We evaluated the correlations between choroidal abnormalities, patient age, the severity of pathology, Lisch nodules, and the other NIH diagnostic criteria for NF-1 and interestingly found a statistically significant correlation between choroidal lesions and the severity of pathology (Spearman Rho Index, r = 0.23, p = 0.003). A strong, positive relationship between choroidal lesions and age (Spearman Rho Index, r = 0.364, p = 0.0001) was also observed, in line with previous studies [7, 8, 12, 18]. Choroidal nodules also seem to be highly associated with all NIH diagnostic criteria, except for osseous lesions, probably because of the rarity of this sign in our population.
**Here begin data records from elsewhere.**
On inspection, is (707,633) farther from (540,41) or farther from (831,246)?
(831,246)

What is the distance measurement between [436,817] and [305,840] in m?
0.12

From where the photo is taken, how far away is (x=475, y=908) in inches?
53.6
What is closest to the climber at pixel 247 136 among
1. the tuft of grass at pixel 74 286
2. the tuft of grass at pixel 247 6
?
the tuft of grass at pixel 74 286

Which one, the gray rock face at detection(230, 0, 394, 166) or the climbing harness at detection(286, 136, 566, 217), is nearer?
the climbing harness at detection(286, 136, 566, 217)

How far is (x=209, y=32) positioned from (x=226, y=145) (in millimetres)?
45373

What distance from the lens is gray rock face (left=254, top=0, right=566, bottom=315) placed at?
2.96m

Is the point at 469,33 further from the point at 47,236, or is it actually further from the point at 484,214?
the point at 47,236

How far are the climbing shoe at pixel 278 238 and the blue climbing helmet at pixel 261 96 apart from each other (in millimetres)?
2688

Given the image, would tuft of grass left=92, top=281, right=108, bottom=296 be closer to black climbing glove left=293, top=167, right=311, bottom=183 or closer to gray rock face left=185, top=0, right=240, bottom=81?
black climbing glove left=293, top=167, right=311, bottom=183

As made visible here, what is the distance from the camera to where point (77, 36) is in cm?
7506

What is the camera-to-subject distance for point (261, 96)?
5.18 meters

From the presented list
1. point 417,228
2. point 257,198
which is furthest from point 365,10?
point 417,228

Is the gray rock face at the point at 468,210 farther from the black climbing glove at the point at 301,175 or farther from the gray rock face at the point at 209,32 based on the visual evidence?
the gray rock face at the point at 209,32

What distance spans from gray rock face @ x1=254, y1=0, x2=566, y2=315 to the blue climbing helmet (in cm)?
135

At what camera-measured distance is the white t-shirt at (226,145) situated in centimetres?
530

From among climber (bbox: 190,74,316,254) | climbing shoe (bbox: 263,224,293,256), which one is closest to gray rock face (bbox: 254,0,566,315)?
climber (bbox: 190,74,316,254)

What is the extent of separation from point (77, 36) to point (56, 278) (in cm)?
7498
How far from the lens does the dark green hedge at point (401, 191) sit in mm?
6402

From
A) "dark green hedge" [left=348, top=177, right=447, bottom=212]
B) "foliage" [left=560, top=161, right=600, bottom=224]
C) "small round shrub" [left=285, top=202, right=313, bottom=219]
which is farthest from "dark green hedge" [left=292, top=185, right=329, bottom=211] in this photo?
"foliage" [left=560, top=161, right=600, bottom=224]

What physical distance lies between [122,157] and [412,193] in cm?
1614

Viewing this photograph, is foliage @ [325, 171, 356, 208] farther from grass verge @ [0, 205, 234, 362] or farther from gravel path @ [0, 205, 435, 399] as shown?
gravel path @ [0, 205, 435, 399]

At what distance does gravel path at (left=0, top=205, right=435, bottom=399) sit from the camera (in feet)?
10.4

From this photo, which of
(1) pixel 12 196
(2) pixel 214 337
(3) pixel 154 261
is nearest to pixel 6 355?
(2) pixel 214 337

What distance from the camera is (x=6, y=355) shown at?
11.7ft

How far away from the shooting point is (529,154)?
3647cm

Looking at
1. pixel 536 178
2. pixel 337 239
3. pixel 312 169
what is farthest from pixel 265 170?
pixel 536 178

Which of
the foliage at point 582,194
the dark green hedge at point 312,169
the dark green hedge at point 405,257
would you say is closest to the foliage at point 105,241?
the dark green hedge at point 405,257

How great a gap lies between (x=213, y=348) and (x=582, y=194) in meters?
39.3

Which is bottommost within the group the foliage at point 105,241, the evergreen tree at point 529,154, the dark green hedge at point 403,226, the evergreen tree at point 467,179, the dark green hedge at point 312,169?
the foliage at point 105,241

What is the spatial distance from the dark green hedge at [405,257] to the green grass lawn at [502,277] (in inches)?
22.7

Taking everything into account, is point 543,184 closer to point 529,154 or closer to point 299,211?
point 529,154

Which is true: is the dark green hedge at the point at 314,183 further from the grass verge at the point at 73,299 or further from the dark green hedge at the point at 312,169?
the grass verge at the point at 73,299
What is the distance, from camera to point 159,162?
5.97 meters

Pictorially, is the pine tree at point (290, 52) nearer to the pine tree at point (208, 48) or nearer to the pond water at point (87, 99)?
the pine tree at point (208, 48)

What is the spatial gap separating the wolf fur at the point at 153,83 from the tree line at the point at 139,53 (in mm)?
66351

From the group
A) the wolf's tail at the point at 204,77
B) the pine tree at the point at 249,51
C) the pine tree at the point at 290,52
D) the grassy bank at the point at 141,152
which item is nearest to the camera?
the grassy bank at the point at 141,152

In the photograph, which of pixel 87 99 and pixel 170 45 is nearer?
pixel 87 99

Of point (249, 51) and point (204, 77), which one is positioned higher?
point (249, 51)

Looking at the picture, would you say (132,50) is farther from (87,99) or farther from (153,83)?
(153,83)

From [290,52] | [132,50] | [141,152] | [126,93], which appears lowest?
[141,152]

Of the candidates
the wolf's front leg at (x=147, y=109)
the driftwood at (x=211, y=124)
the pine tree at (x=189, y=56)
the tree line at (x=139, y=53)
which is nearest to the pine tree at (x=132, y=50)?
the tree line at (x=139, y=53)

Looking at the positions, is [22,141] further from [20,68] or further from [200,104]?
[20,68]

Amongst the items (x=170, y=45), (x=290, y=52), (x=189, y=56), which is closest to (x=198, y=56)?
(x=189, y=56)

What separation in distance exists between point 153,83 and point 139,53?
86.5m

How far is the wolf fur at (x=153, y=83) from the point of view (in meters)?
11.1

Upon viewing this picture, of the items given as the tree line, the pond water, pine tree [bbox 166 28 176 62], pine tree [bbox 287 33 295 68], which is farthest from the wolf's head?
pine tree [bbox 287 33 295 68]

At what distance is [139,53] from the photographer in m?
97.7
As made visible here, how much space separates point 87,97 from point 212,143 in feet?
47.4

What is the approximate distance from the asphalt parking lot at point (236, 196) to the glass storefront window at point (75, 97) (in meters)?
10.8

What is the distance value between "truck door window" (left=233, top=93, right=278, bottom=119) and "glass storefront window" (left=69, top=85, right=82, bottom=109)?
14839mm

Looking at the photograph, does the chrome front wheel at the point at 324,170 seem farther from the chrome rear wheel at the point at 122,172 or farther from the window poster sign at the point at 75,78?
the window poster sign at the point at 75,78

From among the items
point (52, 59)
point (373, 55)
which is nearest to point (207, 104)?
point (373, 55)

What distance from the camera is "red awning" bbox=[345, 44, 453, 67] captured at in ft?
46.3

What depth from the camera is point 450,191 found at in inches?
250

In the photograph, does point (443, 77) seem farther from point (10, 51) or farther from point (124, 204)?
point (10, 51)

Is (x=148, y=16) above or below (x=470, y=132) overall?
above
Choroidal lesions were detected in 18 of our 19 pediatric patients, whereas Iris Lisch nodules were observed in only ten children; supporting choroidal lesions’ role as potential predictors of pathology.

As a limit to the present study, evaluation was performed only within the 30° of the central retina, and consequently the presence of choroidal alterations in the peripheral retina of negative patients cannot be excluded. Nakakura et al. explored the whole detectable fundus under confocal scanning laser ophthalmscopy, concluding that choroidal lesions were more prominent within the vascular arcade than in the other four regions they studied (supero-temporal, infero-temporal, supero-nasal, and infero-nasal). The results of this study show that choroidal lesions rise in parallel with age, severity of pathology, Lisch nodules, neurofibromas, café-au-lait spots, familiarity, optic pathway gliomas, and freckling. However, further longitudinal, prospective studies are required to demonstrate that the number of choroidal lesions increases with patients’ aging.

In conclusion, our study supports NIR imaging as an in vivo, non-invasive, non-contact, fast, sensitive, and reproducible examination to detect choroidal nodules in NF-1 patients and suggests that choroidal lesions should be added to the actual diagnostic criteria for NF1.